Ballot for draft-ietf-dprive-rfc7626-bis-09

Comment (2020-10-05 for -06) Sent

[[ questions ]]

[ section 6.1.1.1 ]

* Does "Strict DoT" have a definition somewhere?  I couldn't find one
  in 8499 nor in 7858.


[[ nits ]]

[ section 1 ]

* "sent in clear", consider perhaps: "sent in the clear"

[ section 4.1 ]

* "those transaction" -> "those transactions"

[ section 6.1.1 ]

* "to limited subset" -> "to a limited subset"

[ section 6.1.3 ]

* "know to be used" -> "known to be used"

Comment (2020-10-08 for -06) Sent

[ Thank you for addressing my DISCUSS point. ]

[Edit: I accidentally hit "Send" too early; I have another few comments, also non-blocking:
1: "Also, sometimes, the QNAME embeds the software one uses, which could be a privacy issue.

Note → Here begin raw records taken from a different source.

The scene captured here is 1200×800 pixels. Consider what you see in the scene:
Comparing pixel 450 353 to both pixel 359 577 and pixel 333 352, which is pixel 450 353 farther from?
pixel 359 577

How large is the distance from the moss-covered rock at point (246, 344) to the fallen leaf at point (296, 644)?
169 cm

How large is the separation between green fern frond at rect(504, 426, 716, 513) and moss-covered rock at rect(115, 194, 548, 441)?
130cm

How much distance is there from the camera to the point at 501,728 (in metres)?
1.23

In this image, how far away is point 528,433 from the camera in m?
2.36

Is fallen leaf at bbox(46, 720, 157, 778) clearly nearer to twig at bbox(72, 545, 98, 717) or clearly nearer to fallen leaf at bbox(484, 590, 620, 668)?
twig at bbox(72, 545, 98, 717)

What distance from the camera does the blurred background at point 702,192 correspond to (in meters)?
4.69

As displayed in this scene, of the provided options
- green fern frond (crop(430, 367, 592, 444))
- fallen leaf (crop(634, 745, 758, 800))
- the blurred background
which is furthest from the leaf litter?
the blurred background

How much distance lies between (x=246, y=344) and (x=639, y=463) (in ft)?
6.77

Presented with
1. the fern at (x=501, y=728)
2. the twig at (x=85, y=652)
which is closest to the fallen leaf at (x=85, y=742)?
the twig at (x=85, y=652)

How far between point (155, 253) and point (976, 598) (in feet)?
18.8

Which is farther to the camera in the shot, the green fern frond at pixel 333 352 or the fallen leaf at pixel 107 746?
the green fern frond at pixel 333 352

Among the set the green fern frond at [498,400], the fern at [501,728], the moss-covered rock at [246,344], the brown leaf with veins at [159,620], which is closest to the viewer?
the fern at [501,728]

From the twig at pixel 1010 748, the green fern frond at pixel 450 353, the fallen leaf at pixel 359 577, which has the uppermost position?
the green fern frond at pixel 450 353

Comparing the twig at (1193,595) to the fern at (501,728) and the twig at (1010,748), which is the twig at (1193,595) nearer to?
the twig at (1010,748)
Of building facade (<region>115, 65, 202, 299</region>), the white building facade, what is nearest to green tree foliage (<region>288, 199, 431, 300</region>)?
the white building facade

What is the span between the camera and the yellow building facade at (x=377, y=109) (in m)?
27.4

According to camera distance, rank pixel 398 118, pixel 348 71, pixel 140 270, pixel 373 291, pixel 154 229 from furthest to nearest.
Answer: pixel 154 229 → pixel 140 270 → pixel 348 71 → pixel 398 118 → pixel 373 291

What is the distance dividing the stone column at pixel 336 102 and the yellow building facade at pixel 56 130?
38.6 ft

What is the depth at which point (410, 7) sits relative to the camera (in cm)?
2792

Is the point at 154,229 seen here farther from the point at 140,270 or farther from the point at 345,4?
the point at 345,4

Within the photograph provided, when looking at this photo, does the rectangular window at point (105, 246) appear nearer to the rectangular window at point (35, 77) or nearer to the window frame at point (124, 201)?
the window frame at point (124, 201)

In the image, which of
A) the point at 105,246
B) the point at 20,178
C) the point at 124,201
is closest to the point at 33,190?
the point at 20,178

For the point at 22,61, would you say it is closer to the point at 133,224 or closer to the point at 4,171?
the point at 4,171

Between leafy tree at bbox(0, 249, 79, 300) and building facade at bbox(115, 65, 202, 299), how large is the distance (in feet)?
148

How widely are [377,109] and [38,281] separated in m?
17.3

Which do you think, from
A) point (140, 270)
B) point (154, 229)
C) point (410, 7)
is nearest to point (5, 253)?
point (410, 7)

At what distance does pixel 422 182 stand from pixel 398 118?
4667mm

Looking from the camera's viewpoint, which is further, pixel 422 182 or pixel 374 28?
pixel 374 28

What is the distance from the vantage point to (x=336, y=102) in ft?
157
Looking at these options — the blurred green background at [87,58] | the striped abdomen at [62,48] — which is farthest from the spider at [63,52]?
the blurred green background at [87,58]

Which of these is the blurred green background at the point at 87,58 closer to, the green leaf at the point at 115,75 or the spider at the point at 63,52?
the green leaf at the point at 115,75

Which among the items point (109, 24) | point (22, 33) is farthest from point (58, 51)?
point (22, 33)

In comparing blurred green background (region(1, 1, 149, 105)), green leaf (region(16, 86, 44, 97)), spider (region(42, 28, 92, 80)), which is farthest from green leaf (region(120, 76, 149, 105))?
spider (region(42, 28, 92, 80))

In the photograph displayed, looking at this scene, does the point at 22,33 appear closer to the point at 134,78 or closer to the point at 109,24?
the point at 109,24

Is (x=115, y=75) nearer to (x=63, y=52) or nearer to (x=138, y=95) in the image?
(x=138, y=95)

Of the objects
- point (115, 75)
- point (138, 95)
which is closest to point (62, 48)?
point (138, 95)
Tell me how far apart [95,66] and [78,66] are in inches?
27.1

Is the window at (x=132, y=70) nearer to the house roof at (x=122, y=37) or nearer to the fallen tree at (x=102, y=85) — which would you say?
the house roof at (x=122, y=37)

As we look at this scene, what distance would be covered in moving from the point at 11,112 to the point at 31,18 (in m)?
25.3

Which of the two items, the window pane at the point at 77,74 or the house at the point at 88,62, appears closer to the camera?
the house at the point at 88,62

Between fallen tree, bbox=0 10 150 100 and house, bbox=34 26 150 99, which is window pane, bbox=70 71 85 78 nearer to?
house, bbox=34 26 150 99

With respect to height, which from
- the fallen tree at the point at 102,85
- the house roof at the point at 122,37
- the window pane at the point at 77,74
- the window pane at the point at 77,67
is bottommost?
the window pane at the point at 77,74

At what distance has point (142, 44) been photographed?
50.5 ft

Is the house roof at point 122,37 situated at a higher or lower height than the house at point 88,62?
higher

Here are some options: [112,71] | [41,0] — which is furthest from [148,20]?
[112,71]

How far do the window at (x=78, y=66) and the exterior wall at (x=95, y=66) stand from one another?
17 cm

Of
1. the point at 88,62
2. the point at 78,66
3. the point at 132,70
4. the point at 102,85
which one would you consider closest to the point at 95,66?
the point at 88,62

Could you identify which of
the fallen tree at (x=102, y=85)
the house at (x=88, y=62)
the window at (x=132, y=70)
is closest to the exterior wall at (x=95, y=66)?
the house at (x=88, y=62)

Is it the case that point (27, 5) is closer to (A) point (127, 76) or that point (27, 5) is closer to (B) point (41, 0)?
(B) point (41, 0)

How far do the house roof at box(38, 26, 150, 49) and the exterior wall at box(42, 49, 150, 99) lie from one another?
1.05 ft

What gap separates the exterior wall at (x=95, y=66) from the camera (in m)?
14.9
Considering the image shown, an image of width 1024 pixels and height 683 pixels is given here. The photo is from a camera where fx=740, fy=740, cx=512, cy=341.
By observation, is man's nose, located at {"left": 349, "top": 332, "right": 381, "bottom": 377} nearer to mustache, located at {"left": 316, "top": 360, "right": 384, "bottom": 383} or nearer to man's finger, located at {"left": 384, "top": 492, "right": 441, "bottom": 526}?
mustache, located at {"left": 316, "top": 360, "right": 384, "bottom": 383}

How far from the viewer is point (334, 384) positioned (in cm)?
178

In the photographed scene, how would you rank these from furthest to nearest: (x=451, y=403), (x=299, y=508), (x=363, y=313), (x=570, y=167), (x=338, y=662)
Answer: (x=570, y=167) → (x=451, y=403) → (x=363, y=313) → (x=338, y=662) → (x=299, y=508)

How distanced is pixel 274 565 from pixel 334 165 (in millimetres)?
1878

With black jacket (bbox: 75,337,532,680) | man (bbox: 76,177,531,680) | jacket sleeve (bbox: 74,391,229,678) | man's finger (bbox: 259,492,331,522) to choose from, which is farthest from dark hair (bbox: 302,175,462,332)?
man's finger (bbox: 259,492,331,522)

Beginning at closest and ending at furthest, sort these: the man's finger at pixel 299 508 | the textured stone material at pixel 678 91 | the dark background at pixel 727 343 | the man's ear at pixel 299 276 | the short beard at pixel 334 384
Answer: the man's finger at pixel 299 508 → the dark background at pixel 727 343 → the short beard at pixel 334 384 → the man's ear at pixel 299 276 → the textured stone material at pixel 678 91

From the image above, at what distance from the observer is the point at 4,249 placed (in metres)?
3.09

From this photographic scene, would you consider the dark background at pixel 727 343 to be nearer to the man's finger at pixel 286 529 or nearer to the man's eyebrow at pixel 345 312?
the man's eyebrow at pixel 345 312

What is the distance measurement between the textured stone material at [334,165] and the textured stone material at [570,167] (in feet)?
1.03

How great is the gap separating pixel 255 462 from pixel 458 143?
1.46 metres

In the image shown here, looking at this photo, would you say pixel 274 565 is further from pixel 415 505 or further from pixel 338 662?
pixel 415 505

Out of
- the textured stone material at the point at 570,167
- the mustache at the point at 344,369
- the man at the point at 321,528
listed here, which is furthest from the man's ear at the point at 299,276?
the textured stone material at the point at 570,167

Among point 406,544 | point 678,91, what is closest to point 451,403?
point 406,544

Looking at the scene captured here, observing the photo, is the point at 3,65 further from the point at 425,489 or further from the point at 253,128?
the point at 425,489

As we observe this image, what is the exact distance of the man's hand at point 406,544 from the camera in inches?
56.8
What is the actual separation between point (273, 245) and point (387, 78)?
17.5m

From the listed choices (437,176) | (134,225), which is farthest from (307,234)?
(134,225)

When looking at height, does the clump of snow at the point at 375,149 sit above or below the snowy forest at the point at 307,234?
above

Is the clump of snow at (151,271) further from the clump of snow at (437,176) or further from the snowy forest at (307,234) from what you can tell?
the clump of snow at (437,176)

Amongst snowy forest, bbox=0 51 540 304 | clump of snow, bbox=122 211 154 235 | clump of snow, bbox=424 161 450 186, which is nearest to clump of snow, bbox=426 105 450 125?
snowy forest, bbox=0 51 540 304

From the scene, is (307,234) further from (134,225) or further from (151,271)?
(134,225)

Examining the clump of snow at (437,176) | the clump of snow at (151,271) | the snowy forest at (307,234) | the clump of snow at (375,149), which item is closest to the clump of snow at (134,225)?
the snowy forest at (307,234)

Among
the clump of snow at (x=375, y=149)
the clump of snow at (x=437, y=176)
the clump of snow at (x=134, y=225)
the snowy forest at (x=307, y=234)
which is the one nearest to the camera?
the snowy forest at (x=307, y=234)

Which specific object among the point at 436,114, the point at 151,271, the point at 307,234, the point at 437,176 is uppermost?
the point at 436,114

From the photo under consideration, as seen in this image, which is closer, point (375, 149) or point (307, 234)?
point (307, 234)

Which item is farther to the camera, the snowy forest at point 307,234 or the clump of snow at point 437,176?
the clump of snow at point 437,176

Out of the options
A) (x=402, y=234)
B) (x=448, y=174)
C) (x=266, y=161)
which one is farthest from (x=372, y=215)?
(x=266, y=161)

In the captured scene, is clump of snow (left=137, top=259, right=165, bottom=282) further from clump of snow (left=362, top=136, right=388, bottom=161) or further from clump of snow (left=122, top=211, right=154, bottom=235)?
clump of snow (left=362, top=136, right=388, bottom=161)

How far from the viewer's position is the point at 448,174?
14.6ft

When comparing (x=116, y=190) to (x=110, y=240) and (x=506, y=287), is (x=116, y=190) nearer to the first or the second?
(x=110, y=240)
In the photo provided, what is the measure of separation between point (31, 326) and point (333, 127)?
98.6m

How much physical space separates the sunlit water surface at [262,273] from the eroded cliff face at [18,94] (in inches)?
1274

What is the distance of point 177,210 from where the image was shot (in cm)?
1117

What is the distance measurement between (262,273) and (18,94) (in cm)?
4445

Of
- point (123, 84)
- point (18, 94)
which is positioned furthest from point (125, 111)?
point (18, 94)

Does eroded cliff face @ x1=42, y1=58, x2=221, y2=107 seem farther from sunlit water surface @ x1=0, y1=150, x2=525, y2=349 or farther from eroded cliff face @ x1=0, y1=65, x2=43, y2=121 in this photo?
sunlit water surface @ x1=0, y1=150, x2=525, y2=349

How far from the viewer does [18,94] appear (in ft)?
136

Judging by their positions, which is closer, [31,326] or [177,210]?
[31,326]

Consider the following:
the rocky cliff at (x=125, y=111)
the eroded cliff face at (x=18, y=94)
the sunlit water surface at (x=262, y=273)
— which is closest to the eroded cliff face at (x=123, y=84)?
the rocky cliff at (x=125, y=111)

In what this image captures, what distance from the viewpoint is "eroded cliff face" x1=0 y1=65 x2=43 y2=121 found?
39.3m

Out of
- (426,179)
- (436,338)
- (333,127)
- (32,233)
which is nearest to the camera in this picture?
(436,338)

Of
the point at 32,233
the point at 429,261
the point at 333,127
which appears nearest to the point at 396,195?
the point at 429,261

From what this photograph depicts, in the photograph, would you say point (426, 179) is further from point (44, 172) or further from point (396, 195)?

For instance, _ldap._tcp.Default-First-Site-Name._sites.gc._msdcs.example.org."... Unless you are a Microsoft or DNS weenie, this is likely not at clear -- what is being leaked here? The fact that the site uses TCP? LDAP? Windows? Goldbach's Conjecture? Example software? (I think adding a sentence here would be helpful...)
]

Thank you for this document - it's really useful, and readable as well.

I do have a few small comments to (possibly) make it even better - I will in no way be offended if you ignore these...

The background on how DNS works is nicely written, and I'm to point people at it when I need to explain how the DNS works -- but I think a better name example than:
"What are the SRV records of _xmpp-server._tcp.example.com?" would be good -- SRV is an unusual record type, and names with underscores surprise people. I'd instead suggest "What is the MX records for example.com" or "What is the A record for ftp.example.com?" -- I'm only mentioning this because the rest of the section is a very general introduction and this might confuse newcomers...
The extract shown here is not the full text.